An example of how data is gathered from the NOAA API and assembled into a master dataframe that can then be easily stored in csv form.

In [5]:
import pandas as pd
import requests
import json
import time
import datetime
import numpy as np


In [8]:
headers1 = {'token': 'NOAA token goes here'}

In [None]:
#key functions to utilize
#URL formatter function - this simply takes in a city code, and start an end dates and returns the url
#for my search of the API
def url_maker_MINMAX(city,start,end):
    url_part1 = 'https://www.ncdc.noaa.gov/cdo-web/api/v2/data?datasetid=GHCND&locationid='
    city_id = city
    url_part2 = '&datatypeid=TMIN,TMAX&startdate='
    dates = '{}&enddate={}'.format(start,end)
    url_part3 = '&units=standard&limit=1000'
    url = '{}{}{}{}{}'.format(url_part1,city_id,url_part2,dates,url_part3)
    return url

#pull-to-df: This function actually performs the API requests and returns a well formatted dataframe
def pull_to_df(url, header):
    trying = True
    while trying == True:
        try:
            resp = requests.get(url, headers=header, timeout=10)
            trying = False
        except:
            pass
    df = pd.DataFrame(resp.json()['results'])
    df['date'] = [df['date'][n][:-9] for n in range(0,len(df))]
    return df.pivot_table(values='value', index = 'date', columns='datatype', aggfunc=np.mean)
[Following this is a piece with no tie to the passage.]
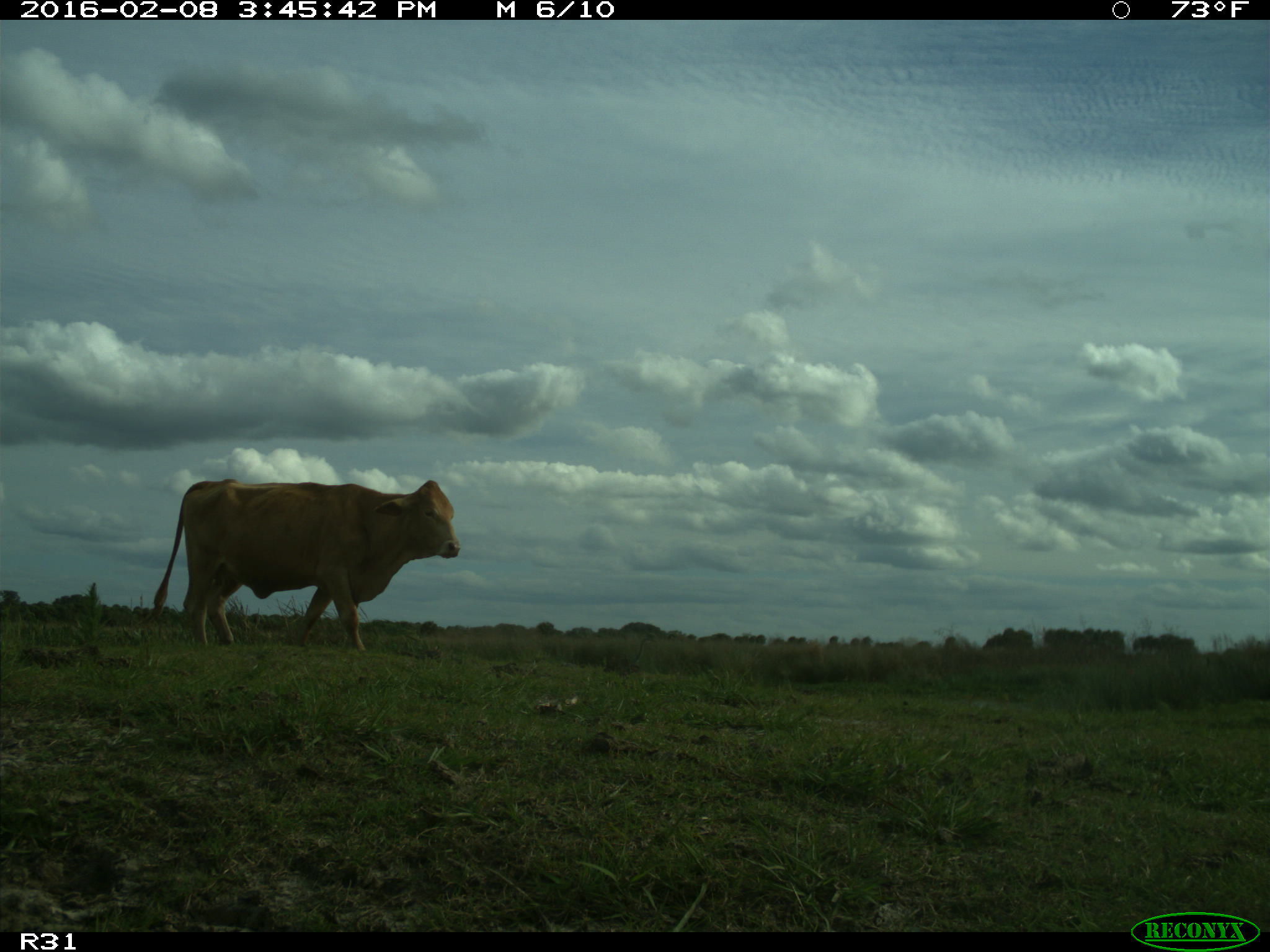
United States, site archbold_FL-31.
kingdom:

#finally, a date generator, which allows us to use datetime objects to find the exact date n-days ago, but
#which returns a string in the format that the NOAA API wants
def generate_date(n):
    start = datetime.datetime(2018,12,31)
    result = start - datetime.timedelta(n)
    year = str(result.year)
    month = str(result.month) if len(str(result.month))==2 else '0'+str(result.month)
    day = str(result.day) if len(str(result.day)) == 2 else '0'+str(result.day)           
    return year+'-'+month+'-'+day

Then the most important functions:

Complete pull to df: this builds on the previous functions to create a master dataframe with all the minimum and maximum temperature values for the the given city going back however many years. I cycle through numerous API keys to both expand the number of calls I can make in a single day (the limit of 10,000 calls is really quite, well, limiting) and to avoid overheating one key by making too many calls in a given minute.

create dfs: This takes in the raw data and creates a new dataframe of summary statistics, rolled up by year. Average maximum temperature that year, average min, days that breached 90. It then saves the df down to csv.

In [25]:
def complete_pull_to_df(city_id, header_list):
    df = pull_to_df(url_maker_MINMAX(city_id,generate_date(9),generate_date(0)),header_list[0])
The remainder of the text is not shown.